Instruction 1: In the post below about the bail allegation against Assange, list each thing the quoted Wikileaks statement calls false and defamatory to suggest about him.
Instruction 2: Write the next few sentences of the post below about the bail allegation against Assange, picking up right after its final sentence.

==== Selection

- 06 May 2019 17:20
#15003121
What actually took place:
layman wrote:There is no doubt he skipped bail which is a crime.
The Breach of Bail Allegation Against Assange
The only legal issue generally thought to be outstanding for Julian Assange in the UK is a breach of bail conditions. However, a list circulated by Wikileaks to correct misconceptions has rightly stated:
“It is false and defamatory to suggest that Julian Assange has ever “breached his bail”, “jumped bail”, absconded, fled an arrest warrant, or that he has ever been charged with such at any time.”
In fact, bail is not actually breached unless there is a failure to meet bail conditions “without reasonable cause.”
This was mentioned in passing when Emma Arbuthnot ruled to uphold the arrest warrant for breach of bail:
“The offence of absconding by a person released on bail is set out in section 6 of the Bail Act. If a person who is on bail fails without reasonable cause to surrender he shall be guilty of an offence. On a straightforward reading of the section, which makes no mention of any underlying proceedings, 1. Mr Assange has been released on bail, 2. He has failed to surrender and 3. If he has no reasonable cause he will be guilty of an offence.”
The excerpt below from Page 2 of an earlier ruling from Judge Riddle ironically reflects the fact that there was indeed a reasonable cause and that the UK knew it. This reasonable cause was the universal human right to seek asylum, and it was exercised with unprecedented international notoriety. This was apparently not lost on whoever was directing the UK strategy, since it was a full nine days before his appearance was requested with a day’s notice at Belgravia Police Station, predictably followed the next day with an arrest warrant when he did not appear.
“On Tuesday, 19th June 2012 the police received notification that Mr Assange had presented himself to the Ecuador Embassy in London where he was claiming asylum. That same evening the police also received notification that Mr Assange was absent from his bail address. It is not in dispute that Mr Assange has remained at the Ecuador Embassy since 19th June. On Thursday, 28th June Sgt Humphries wrote to Mr Assange requiring him to surrender to the custody of police…
Mr Assange failed to surrender to police on 29th June 2012 at Belgravia Police Station at 11:30am, as required in the letters served on him. The same day a warrant for his arrest was issued at this court by Judge Purdy.” (emphasis added)

========
==== Data supplied

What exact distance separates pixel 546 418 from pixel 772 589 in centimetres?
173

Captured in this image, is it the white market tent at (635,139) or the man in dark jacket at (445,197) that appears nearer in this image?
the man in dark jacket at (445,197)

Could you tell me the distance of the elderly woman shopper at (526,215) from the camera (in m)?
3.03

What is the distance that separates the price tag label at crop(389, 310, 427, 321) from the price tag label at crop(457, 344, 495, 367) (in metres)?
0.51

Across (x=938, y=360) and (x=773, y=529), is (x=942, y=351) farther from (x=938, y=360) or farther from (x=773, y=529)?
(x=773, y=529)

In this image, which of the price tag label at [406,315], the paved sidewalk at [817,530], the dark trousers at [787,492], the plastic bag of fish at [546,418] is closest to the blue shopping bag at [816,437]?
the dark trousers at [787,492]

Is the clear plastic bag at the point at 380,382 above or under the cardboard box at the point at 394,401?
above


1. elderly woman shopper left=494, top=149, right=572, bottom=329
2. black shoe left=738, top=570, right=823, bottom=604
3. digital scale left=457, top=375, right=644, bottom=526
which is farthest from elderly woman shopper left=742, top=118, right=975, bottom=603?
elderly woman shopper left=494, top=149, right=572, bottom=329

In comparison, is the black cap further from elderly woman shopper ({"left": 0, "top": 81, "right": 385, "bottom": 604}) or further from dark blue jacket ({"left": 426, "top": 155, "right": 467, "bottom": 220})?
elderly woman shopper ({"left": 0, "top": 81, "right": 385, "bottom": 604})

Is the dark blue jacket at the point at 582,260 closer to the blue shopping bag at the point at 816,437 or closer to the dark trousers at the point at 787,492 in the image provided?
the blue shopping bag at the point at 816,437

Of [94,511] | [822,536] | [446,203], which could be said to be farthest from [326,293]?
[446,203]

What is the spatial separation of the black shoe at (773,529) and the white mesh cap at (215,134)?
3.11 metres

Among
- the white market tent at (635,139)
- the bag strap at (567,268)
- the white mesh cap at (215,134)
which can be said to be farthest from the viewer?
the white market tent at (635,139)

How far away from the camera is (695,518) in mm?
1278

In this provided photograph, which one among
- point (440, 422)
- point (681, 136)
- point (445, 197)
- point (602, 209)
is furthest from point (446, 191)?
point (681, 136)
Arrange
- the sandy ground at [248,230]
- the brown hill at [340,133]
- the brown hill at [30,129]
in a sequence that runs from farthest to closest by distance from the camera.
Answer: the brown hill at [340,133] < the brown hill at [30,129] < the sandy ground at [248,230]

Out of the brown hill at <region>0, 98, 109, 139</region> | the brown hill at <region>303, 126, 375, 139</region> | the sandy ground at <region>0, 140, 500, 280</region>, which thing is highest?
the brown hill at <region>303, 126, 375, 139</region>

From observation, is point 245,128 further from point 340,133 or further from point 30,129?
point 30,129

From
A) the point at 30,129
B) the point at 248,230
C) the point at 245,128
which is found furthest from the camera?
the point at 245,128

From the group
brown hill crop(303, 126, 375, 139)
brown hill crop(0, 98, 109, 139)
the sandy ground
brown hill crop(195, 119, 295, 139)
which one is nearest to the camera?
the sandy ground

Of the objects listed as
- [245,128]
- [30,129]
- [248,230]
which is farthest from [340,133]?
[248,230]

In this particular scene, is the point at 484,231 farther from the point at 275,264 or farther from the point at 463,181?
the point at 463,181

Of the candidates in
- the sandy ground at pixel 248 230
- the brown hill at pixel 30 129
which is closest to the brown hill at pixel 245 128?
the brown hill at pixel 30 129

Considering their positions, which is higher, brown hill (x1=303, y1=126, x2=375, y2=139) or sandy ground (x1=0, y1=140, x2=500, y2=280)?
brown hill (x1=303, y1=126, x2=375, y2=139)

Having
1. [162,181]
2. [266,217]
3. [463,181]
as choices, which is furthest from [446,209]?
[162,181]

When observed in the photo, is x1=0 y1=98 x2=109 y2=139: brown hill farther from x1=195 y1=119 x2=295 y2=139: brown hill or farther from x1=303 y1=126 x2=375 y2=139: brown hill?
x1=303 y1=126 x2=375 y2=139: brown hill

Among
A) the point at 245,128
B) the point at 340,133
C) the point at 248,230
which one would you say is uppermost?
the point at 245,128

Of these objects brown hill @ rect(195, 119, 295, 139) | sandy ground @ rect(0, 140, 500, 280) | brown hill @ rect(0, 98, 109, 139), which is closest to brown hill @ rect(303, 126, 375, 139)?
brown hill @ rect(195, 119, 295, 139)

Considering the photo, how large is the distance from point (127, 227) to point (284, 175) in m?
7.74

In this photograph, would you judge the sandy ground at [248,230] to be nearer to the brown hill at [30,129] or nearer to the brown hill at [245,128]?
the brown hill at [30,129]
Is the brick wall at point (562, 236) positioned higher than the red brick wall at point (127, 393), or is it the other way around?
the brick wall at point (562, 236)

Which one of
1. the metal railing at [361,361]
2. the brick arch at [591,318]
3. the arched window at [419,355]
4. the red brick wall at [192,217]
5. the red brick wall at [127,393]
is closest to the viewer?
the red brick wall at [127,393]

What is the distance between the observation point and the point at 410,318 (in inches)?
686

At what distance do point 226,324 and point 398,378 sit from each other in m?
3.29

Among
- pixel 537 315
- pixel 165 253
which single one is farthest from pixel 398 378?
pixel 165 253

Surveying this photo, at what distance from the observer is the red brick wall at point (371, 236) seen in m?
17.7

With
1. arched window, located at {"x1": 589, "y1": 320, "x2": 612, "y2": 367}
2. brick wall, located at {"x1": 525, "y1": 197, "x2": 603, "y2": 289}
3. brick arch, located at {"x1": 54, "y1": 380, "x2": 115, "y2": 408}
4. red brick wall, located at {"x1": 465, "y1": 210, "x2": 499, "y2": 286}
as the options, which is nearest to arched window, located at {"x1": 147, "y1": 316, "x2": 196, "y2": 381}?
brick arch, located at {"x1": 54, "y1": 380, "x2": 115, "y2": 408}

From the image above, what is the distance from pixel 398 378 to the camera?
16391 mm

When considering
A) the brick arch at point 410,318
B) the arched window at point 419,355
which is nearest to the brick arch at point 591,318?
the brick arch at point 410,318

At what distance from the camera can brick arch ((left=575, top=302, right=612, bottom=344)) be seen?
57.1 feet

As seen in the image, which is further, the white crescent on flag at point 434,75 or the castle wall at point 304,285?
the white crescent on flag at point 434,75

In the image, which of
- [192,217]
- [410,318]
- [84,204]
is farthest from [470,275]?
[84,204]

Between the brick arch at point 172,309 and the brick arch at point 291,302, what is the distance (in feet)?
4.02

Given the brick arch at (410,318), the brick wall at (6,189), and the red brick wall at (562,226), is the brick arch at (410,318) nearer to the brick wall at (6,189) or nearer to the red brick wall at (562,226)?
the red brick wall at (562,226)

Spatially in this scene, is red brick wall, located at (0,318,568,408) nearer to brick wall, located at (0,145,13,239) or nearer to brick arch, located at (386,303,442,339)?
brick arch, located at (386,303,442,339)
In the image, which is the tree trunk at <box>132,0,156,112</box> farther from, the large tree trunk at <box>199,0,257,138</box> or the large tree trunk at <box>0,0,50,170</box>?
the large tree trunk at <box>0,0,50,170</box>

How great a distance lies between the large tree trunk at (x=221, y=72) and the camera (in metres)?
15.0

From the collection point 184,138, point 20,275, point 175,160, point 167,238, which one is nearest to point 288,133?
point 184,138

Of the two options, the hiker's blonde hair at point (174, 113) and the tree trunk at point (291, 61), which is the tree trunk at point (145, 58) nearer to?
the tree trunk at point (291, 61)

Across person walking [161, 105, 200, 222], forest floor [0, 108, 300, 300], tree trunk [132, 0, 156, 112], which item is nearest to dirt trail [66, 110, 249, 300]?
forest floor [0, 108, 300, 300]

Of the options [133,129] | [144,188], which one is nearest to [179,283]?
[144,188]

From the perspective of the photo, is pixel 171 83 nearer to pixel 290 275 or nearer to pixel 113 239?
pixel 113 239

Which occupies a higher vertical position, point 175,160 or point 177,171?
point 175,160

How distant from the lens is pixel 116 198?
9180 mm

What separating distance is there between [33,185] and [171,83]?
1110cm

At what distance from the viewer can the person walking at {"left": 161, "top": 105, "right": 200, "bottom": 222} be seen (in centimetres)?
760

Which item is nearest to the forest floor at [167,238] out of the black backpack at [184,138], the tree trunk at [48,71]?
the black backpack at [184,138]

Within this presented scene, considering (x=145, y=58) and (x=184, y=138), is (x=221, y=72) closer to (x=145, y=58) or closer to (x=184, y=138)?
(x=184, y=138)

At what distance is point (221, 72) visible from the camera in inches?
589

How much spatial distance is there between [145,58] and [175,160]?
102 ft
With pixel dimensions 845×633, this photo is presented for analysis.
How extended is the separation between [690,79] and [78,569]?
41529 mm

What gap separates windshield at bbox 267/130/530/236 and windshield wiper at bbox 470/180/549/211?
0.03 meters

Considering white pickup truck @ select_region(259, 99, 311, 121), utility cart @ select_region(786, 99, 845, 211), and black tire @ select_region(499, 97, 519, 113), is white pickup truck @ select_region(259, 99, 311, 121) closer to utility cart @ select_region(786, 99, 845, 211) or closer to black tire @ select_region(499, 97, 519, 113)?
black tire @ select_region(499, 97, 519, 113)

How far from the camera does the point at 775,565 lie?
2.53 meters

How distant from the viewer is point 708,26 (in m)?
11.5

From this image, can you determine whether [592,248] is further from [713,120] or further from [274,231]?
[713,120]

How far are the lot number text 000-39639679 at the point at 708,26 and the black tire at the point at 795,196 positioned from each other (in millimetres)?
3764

========

Right answer 1:
- That he "breached his bail"
- That he "jumped bail"
- That he absconded
- That he fled an arrest warrant
- That he has ever been charged with any of these at any time

Right answer 2:
With respect to this summons, a statement from that day on the Wikileaks website mentions that “Mr Assange has been advised that he should decline to comply with the police request. This should not be considered any sign of disrespect. Under both international and domestic UK law asylum assessments take priority over extradition claims.”
Yet without such an arrest warrant, the UK would have no pretext to extract him from the embassy. Its awareness of lacking justification was then further shown by waiting another six weeks for Ecuador to fold under pressure to reject the asylum claim. Yet when it was finally obvious that asylum was about to be granted, they did in fact try their luck with a threat to revoke the diplomatic status of the embassy in order to arrest him.
That obviously did not work. Waiting so long and then overplaying their hand was a reassuring indication that their wits didn’t quite measure up to their malice. Yet what else could they do, since it was obvious that international law took precedence on the world stage when he walked into the embassy? They had to pick their means and their moments to defy it, and then hope for the best.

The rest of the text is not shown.